Government to improve the lot of disabled teachers

Accra, Sept. 30, GNA - Ms Elizabeth Ohene, Minister of State in-charge of Tertiary Education on Friday said government and the Ministry of Education would work hard to improve the conditions of disabled teachers.

She said: "We have to do things systematically, I have started going round the special schools and I am ready to fight your course." Ms Ohene was speaking at a forum organised by Ghana National Association of Teachers (GNAT) for disabled teachers as part of activities to mark the GNAT Week.

She commended the GNAT for holding the forum, which would help to solicit views on how to improve the lot of persons with disabilities in general, adding that disabled people were best able to articulate their needs.

Ms Ohene said it was government's responsibility not to showcase people begging at traffic lights, "and we are working out a mechanism that would help people utilise their potentials". Mr Nicholaus Halm, National Secretary of the Blind Teachers Association said there were about 3500 teachers with disability and urged government to deliver on her promised to pass the disability bill. Mr Mawutor Avoke, of the Department of Special Education, University of Education, Winneba, said it was the responsibility of society to remove barriers placed on the paths of persons with disability because they were capable of rising to the highest academic ladder.

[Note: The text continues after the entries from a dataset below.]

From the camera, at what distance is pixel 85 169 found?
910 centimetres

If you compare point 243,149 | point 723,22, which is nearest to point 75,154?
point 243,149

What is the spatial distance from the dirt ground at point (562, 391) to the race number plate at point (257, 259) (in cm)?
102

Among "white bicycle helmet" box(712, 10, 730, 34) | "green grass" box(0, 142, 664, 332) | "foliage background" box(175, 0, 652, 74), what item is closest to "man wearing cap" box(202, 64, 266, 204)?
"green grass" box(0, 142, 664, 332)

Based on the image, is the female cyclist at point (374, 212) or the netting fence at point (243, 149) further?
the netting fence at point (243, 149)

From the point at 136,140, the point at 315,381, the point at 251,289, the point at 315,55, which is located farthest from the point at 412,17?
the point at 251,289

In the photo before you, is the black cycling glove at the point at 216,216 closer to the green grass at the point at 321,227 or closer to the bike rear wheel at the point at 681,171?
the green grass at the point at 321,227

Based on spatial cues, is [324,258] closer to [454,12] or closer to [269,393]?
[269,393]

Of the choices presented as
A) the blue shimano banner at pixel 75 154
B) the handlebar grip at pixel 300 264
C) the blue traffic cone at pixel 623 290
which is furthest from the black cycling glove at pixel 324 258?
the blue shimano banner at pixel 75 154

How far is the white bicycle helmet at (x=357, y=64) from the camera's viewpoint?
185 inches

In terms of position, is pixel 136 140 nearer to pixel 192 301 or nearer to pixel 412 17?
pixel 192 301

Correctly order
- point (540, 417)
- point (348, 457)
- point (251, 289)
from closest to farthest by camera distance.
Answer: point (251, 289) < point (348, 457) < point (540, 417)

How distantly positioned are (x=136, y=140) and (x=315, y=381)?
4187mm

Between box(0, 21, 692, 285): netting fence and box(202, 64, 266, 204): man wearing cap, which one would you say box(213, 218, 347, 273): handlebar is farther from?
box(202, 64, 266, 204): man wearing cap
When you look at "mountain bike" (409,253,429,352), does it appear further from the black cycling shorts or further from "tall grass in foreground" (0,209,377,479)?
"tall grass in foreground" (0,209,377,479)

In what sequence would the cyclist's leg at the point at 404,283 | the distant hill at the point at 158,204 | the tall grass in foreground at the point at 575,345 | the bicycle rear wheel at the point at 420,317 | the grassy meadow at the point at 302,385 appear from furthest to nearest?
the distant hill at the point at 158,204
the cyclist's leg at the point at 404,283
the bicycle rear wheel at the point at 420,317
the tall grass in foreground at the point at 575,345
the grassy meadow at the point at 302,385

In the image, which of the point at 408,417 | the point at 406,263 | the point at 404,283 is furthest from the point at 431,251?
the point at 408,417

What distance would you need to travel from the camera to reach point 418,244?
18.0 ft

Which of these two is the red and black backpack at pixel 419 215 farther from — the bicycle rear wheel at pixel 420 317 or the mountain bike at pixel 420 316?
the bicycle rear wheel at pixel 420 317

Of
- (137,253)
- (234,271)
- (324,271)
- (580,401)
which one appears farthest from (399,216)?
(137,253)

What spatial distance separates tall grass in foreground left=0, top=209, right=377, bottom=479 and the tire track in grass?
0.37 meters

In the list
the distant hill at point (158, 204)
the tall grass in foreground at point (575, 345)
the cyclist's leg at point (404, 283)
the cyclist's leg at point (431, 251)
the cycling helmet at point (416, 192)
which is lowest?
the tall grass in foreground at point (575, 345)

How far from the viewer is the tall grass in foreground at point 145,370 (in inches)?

He said there was the need for a broad and balanced curriculum that would emphasise the needs of disabled teachers. Mr Joseph Serebour, a tutor of the Wesley Grammar School and President of Ghana Blind Teachers Association said many disabled teachers had been reduced to producing only craftwork, adding, headmasters had doubts about how blind people could be effective in the classroom.

He said in view of this, disabled teachers were denied so many opportunities including their rights to employment and called for the promotion of disabled teachers wherever they found themselves. Mr Serebour said the lack of textbooks in Braille was a great challenge to blind teachers and appealed to GNAT to incorporate disability issues into its policy guidelines.

Mrs Irene Duncan-Adanusa, GNAT General Secretary said the forum negotiating the salary increases for GNAT and the other associations had come to an agreement with government and by October 2005 members would begin to receive their salary increases.

Participants' complained that some of their headmasters only saw them as misfits and incompetent and ended up marginalizing them. They said the institutions that were responsible for the welfare of the disabled were themselves disabled and could not function so government should strengthen them to enable the institutions address the problems once and for all.